The International Monetary Fund (IMF) says Belize continues to face significant vulnerabilities and challenges driven by high public debt, large fiscal and external deficits, and declining international reserves.

The IMF executive directors, who met to discuss the September report of an IMF mission to the Caribbean Community (Caricom) country, said that the adverse weather conditions have also posed difficulties and emphasised that decisive policies are urgently needed to ensure macroeconomic stability and improve growth performance.

In September, the IMF mission warned that the Belize economy faced multiple challenges. It noted that gross domestic product (GDP) growth slowed to one per cent in 2015 due to falling oil production and reduced output in the primary commodity sectors, and turned to negative 1.5 per cent in the first half of 2016 relative to the same period in 2015.

The IMF said then that the decline in oil and other commodity prices led to deflation in 2015, but the inflation rate turned positive in early 2016 owing to higher food prices and the hike in the fuel tax.

It said Hurricane Earl, which hit Belize in early August, compounded the challenging economic environment.

“The fiscal position has weakened, pushing the public debt higher. The overall fiscal deficit expanded to 8 per cent of GDP in 2015.”

The executive directors noted that placing public debt on a downward path is a key priority.

“While noting that fiscal adjustment could initially impact growth, they emphasised that rigorous and sustained efforts, including both revenue and expenditure measures, are critical to ensuring fiscal sustainability and building investor confidence,” the IMF said in a statement.

It said that the directors welcomed the important steps taken by the authorities to contain public expenditures and increase revenue, but highlighted that additional measures, particularly raising the GST rate, reducing the public wage bill, reforming the pension plan for civil servants, and strengthening public financial management, will be important going forward.

“Directors noted the improvements in the financial sector and called for sustained efforts to tighten supervision and reduce vulnerabilities. They underscored the importance of continued careful assessment and monitoring financial sector risks and agreed that an asset quality review of all banks would dispel possible uncertainties about the size of their capital buffers.”

They warned that timely completion of financial stability reports, including stress tests that adjust banks’ capital buffers for shortfalls in provisioning, would further strengthen the financial sector supervision toolkit.”

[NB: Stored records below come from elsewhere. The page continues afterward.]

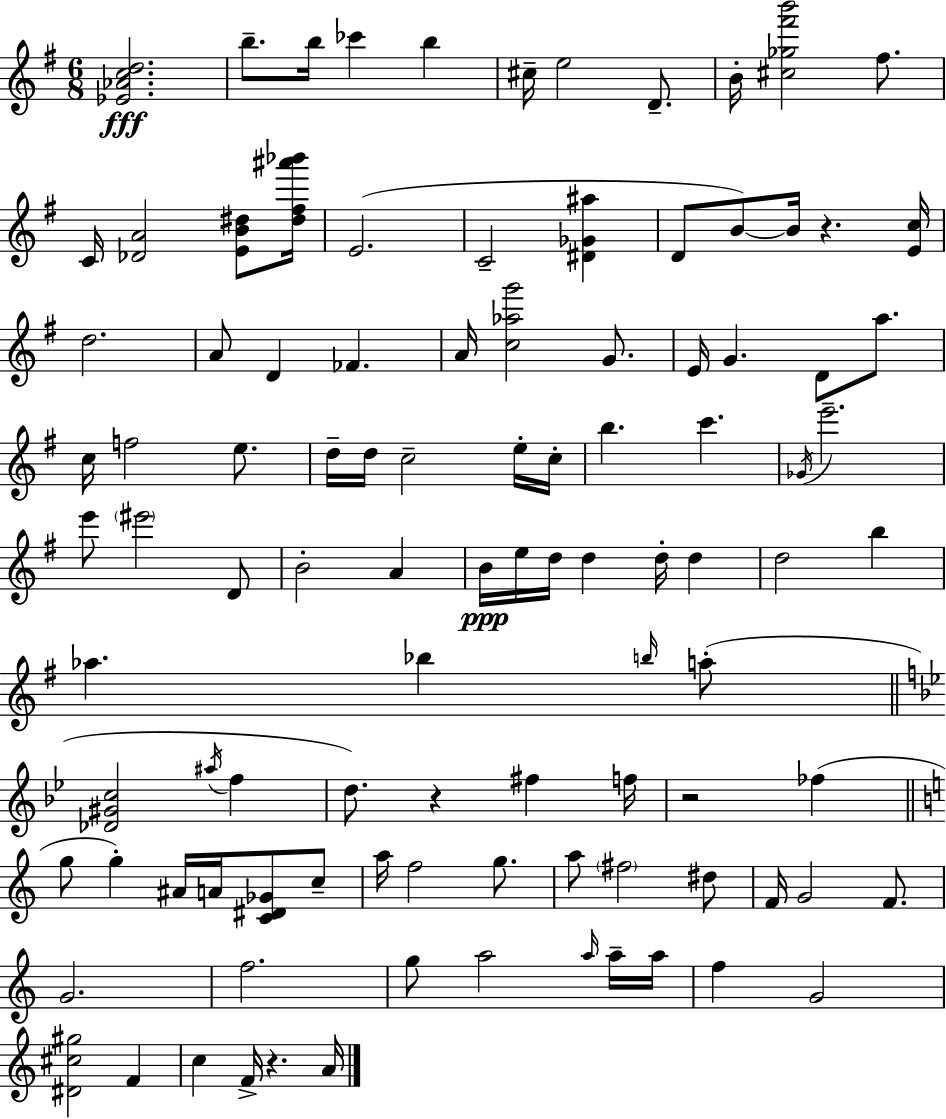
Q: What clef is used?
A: treble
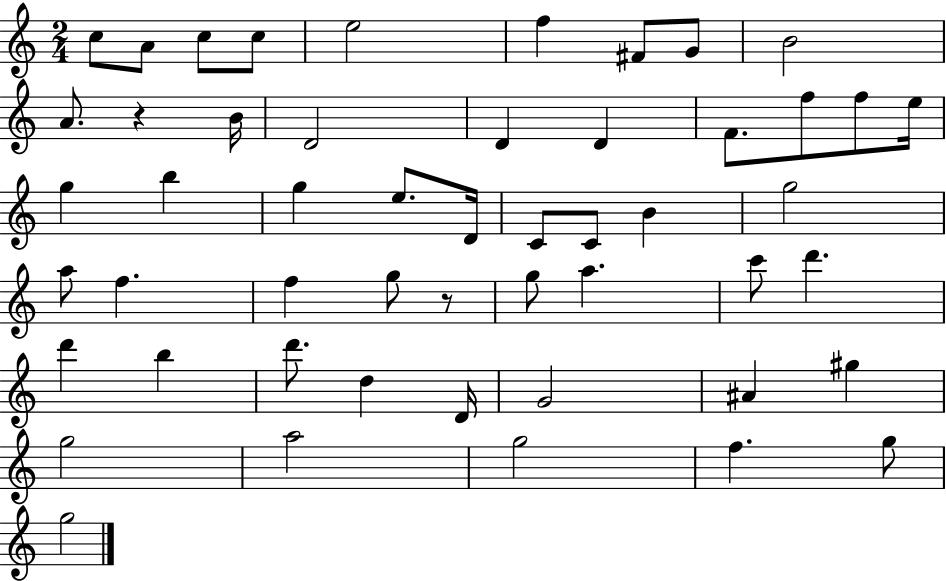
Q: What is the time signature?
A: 2/4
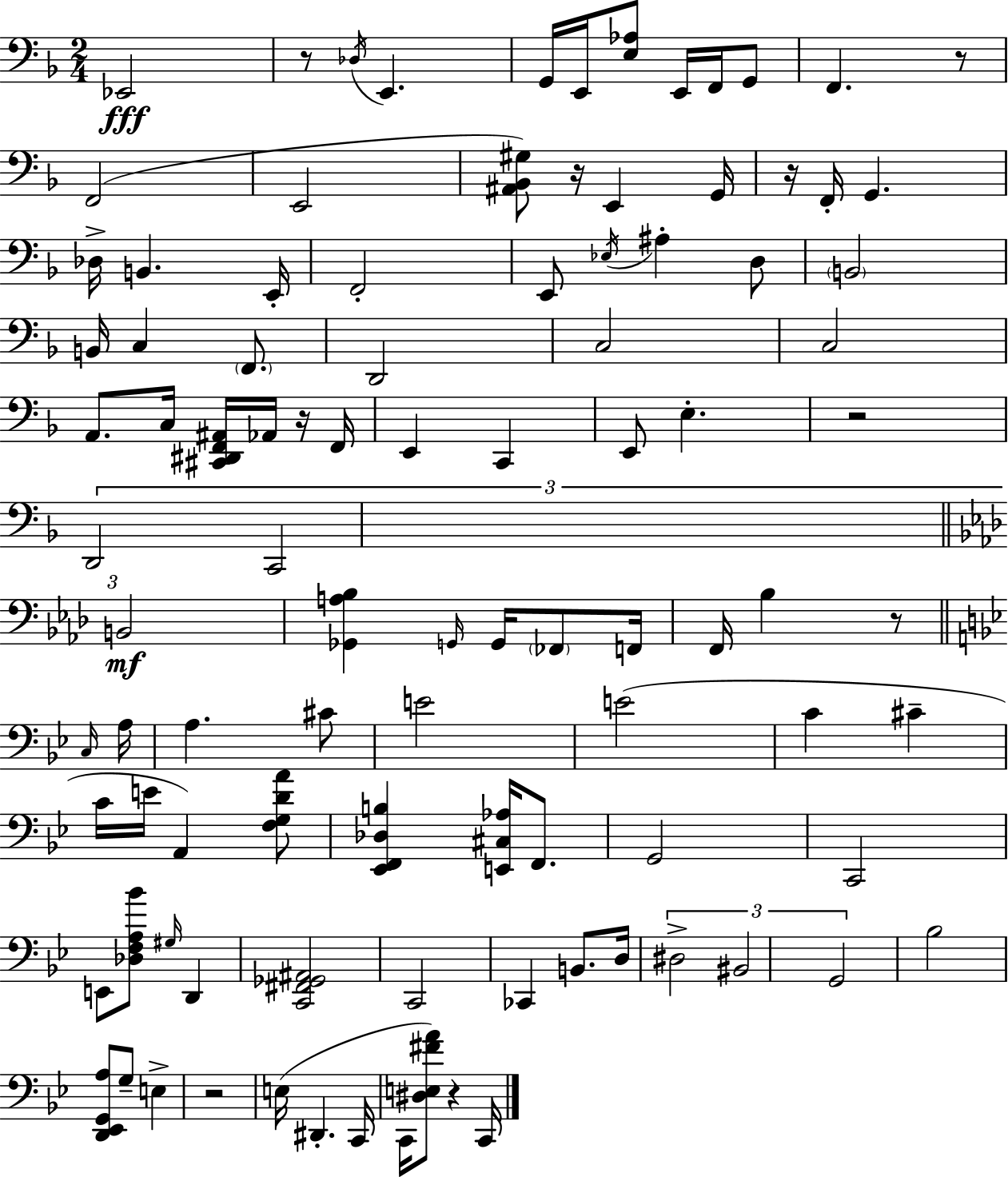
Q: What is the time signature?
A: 2/4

The IMF directors noted that the loss of remaining Correspondent Banking Relationships (CBRs) could have a negative impact on the financial sector and the wider economy and will require action on multiple fronts, both domestically and internationally.

“They also highlighted that stronger implementation of the AML/CFT framework and improved transparency in the offshore sector, with technical assistance where needed, would help further improve compliance with international standards and understanding of money laundering and terrorist financing risks, and help address the withdrawal of CBRs,” the statement added.